Laura San Giacomo's agent refused to let her be credited for the role of Fox, believing it would damage her reputation to be on an animated show.
It was sometimes joked in fandom at the time that the casting director had set up a booth outside the Next Generation wrap party.
Unfortunately Sisko (Nokkar) and Geordi (Anansi) were hidden under heavy modulation. The latter was also a very recognizable extra in the same episode, though.
Jeff Bennett (Brooklyn, Owen, Magus, and many others) and Kath Soucie (Princess Katharine, Maggie The Cat, The Weird Sisters, and many others) deserve special mentions here due to the fact that they did roughly around 100+ characters each.
Biff! You cleaned up your act and became a good cop! ...And dyed your hair red!
A funny non-English example in the Retroactive Recognition area. If you watch Pan's Labyrinth and then listen to the European Spanish dub of the series, you'll recognize Pablo Adán, the Faun's voice, as Goliath.

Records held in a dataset

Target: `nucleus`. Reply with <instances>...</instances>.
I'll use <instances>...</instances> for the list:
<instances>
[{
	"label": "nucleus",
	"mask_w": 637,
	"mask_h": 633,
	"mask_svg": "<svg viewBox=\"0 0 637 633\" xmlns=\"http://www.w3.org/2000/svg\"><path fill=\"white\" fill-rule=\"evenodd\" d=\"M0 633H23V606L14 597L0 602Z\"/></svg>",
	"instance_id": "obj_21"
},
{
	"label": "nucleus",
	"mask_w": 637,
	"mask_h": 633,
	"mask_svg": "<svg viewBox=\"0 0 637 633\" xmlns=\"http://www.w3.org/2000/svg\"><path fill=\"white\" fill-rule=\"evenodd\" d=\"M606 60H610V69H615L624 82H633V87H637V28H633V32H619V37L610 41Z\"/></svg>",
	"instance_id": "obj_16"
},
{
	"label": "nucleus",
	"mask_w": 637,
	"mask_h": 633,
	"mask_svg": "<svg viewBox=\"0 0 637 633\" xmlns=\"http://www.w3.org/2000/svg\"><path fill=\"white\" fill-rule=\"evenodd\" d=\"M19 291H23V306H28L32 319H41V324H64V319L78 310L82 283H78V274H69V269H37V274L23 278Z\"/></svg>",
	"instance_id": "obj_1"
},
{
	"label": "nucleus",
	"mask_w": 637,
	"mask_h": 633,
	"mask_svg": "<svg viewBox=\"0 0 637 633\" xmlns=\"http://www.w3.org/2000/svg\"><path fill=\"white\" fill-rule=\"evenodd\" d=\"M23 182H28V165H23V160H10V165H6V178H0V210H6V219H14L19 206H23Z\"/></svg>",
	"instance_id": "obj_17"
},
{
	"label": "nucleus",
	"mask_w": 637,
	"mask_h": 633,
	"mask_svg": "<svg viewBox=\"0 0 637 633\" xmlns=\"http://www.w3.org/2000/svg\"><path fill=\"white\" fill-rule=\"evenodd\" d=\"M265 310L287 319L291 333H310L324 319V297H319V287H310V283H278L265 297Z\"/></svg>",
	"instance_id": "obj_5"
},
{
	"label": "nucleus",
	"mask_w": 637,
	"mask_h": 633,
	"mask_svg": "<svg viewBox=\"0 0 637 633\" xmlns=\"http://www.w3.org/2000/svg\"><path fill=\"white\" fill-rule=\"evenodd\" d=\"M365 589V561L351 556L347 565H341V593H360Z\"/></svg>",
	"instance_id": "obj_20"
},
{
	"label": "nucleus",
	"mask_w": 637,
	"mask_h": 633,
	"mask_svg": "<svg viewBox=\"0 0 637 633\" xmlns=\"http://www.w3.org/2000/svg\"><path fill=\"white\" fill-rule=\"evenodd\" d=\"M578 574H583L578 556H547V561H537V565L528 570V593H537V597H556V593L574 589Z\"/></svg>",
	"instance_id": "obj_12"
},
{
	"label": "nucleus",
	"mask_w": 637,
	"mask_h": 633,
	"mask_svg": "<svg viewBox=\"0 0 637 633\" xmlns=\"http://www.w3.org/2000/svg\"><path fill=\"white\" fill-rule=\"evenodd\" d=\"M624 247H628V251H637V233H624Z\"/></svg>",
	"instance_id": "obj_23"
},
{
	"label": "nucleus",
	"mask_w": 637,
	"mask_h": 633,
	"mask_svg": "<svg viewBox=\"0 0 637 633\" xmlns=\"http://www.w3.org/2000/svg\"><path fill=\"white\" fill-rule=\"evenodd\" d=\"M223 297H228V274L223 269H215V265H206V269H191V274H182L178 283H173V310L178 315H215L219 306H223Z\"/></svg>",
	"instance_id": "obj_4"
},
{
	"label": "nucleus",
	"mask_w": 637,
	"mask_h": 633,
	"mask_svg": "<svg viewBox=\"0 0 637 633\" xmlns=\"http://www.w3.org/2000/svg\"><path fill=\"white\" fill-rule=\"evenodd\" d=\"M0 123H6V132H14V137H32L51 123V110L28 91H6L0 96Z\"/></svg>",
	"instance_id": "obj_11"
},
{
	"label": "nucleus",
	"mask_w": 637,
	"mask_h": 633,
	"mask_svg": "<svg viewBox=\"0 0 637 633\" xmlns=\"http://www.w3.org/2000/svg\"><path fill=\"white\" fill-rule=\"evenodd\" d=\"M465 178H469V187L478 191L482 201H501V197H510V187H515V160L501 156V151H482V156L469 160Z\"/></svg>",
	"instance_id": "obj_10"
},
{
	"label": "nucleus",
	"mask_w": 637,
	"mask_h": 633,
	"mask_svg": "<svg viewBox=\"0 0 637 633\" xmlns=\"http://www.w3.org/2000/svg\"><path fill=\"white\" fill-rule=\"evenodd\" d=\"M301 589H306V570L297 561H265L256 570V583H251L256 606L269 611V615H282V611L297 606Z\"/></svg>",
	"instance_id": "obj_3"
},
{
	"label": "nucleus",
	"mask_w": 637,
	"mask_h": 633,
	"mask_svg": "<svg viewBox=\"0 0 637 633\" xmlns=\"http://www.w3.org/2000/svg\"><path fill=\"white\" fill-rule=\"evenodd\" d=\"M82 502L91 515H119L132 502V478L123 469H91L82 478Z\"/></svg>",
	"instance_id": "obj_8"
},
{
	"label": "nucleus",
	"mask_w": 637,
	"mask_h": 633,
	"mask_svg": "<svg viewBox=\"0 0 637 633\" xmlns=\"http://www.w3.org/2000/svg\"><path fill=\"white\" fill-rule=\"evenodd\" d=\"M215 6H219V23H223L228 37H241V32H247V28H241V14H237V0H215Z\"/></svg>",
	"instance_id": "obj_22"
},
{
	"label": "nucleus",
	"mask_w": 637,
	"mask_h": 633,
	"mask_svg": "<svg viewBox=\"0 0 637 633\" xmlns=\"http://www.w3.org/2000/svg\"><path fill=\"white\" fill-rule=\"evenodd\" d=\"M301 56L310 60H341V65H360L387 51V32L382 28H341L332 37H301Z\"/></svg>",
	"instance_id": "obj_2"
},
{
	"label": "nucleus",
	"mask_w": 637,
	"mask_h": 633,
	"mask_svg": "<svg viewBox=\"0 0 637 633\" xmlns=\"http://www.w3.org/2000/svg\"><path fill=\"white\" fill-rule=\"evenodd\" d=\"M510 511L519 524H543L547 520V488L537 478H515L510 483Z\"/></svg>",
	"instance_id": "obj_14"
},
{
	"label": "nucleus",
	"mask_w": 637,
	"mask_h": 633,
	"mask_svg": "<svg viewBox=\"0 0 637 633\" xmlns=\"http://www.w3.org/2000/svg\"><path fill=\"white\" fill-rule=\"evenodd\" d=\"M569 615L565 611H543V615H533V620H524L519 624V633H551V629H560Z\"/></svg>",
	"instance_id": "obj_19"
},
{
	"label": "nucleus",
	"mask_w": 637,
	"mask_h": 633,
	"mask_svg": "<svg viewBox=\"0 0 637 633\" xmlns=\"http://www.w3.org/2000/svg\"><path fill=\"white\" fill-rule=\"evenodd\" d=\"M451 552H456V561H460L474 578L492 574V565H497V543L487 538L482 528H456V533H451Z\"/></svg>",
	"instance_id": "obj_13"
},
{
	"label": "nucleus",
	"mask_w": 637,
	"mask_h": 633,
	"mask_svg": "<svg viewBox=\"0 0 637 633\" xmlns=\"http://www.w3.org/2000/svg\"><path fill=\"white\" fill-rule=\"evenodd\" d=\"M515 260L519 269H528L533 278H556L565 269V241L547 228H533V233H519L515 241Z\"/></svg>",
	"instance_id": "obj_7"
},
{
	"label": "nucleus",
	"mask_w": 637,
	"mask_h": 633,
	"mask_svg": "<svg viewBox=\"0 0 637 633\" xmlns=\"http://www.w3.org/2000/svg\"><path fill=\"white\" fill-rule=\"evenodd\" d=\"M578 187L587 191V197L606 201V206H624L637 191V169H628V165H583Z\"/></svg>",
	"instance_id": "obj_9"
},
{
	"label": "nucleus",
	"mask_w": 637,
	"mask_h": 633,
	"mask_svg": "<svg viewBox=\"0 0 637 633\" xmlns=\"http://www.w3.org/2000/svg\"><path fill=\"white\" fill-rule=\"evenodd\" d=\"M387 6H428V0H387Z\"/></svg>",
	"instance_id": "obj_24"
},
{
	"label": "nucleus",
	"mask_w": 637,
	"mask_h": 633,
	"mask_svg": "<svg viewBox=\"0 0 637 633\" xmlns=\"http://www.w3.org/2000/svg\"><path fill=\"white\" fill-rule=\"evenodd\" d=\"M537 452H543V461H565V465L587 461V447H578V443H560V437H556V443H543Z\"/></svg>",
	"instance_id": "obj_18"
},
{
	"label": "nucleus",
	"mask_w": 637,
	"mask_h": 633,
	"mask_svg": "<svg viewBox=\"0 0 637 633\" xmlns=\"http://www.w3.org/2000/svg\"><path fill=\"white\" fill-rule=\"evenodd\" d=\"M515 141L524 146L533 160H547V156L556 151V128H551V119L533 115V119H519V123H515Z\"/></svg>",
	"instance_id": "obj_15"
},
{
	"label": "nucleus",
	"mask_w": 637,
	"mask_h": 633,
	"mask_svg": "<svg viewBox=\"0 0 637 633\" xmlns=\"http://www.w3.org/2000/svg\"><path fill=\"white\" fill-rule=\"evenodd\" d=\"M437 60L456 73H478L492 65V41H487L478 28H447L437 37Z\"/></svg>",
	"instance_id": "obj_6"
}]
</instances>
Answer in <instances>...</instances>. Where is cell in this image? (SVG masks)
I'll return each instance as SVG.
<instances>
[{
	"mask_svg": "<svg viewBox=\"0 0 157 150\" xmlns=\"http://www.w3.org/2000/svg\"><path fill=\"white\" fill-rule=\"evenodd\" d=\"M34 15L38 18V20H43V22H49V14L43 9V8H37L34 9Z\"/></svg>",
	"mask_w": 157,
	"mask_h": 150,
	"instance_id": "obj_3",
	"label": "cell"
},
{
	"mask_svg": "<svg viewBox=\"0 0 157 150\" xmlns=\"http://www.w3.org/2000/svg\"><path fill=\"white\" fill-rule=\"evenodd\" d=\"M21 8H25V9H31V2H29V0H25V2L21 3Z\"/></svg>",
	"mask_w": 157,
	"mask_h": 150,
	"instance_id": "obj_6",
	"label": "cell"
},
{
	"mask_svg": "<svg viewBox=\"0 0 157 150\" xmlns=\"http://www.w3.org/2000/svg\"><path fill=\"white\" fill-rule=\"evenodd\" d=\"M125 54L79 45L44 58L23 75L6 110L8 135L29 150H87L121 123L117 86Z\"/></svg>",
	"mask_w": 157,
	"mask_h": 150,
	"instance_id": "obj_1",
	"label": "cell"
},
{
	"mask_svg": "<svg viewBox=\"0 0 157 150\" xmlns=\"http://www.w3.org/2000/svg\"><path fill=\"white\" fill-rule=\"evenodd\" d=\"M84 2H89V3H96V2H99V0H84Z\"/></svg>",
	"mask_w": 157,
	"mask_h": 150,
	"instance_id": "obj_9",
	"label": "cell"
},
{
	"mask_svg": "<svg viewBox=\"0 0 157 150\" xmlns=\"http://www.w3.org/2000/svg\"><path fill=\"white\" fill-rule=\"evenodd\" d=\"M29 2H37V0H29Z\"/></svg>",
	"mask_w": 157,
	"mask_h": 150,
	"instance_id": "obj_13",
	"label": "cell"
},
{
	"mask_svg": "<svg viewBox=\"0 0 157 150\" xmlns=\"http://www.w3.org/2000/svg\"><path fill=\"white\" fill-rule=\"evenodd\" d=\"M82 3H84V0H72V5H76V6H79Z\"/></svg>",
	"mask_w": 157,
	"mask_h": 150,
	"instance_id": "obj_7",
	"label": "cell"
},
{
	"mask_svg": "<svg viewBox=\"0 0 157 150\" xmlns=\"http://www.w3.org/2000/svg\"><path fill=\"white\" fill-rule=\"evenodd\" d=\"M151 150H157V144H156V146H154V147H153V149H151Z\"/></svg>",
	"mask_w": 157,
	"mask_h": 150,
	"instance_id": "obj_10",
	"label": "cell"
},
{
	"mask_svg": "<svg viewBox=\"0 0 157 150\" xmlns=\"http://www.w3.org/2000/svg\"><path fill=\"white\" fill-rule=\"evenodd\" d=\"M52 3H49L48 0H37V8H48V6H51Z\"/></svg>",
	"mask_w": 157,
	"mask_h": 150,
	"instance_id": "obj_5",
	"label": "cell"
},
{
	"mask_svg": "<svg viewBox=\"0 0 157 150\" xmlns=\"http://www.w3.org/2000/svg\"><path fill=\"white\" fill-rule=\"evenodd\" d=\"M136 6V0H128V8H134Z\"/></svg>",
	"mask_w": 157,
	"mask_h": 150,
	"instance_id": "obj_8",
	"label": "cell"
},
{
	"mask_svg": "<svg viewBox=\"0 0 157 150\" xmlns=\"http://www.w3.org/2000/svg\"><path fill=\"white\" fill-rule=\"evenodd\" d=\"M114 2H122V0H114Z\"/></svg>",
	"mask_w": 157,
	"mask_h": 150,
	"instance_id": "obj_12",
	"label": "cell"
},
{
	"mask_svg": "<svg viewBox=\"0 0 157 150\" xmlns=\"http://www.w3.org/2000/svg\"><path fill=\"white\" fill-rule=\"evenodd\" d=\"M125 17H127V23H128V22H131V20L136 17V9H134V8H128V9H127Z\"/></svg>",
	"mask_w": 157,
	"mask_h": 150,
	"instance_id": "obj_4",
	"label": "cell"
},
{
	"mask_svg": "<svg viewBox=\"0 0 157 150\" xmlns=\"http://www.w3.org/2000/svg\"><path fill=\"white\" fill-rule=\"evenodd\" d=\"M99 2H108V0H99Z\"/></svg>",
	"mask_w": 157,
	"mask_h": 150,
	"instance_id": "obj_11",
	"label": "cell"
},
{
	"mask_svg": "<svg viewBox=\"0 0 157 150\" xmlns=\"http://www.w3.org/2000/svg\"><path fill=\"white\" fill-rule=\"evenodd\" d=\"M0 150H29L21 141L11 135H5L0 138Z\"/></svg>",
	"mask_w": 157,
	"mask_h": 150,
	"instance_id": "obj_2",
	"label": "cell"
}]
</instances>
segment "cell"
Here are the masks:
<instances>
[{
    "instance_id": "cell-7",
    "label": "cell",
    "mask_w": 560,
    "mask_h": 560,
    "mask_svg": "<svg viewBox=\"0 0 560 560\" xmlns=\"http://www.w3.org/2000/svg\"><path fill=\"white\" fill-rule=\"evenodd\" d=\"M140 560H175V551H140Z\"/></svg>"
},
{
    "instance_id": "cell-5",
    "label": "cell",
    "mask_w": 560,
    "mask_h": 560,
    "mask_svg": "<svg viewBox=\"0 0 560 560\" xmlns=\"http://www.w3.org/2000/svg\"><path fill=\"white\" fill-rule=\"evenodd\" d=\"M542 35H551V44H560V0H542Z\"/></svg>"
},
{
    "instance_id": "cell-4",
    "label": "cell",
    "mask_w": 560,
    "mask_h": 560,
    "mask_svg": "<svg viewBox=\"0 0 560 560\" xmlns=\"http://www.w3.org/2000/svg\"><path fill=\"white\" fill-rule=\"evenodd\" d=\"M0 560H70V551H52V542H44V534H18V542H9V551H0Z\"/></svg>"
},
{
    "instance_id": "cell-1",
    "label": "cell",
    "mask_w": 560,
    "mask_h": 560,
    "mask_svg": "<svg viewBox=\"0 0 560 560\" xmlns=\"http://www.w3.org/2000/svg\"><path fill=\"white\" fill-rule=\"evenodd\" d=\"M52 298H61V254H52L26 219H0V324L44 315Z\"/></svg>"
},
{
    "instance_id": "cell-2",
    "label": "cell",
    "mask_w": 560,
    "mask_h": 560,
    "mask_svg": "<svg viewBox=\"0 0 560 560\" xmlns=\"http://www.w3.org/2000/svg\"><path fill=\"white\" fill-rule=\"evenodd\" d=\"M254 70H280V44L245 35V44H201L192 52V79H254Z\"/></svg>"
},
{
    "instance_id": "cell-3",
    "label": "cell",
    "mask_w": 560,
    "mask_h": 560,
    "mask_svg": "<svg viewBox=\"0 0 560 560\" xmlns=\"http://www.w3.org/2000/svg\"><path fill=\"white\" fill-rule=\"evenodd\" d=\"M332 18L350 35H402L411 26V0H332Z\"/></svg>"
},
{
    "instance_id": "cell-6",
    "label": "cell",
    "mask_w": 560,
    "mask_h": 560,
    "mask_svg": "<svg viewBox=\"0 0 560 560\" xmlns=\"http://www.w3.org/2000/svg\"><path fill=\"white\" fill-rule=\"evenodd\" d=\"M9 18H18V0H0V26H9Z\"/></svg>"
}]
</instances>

_Instructions_
[1] In the trivia, what did Laura San Giacomo's agent believe about her being credited for the role of Fox?
[2] Write out everything in the trivia from "It was sometimes" down to "same episode, though.".
Use only the trivia to answer.

_Task results_
[1] The agent believed it would damage her reputation to be on an animated show.

[2]
It was sometimes joked in fandom at the time that the casting director had set up a booth outside the Next Generation wrap party.
Unfortunately Sisko (Nokkar) and Geordi (Anansi) were hidden under heavy modulation. The latter was also a very recognizable extra in the same episode, though.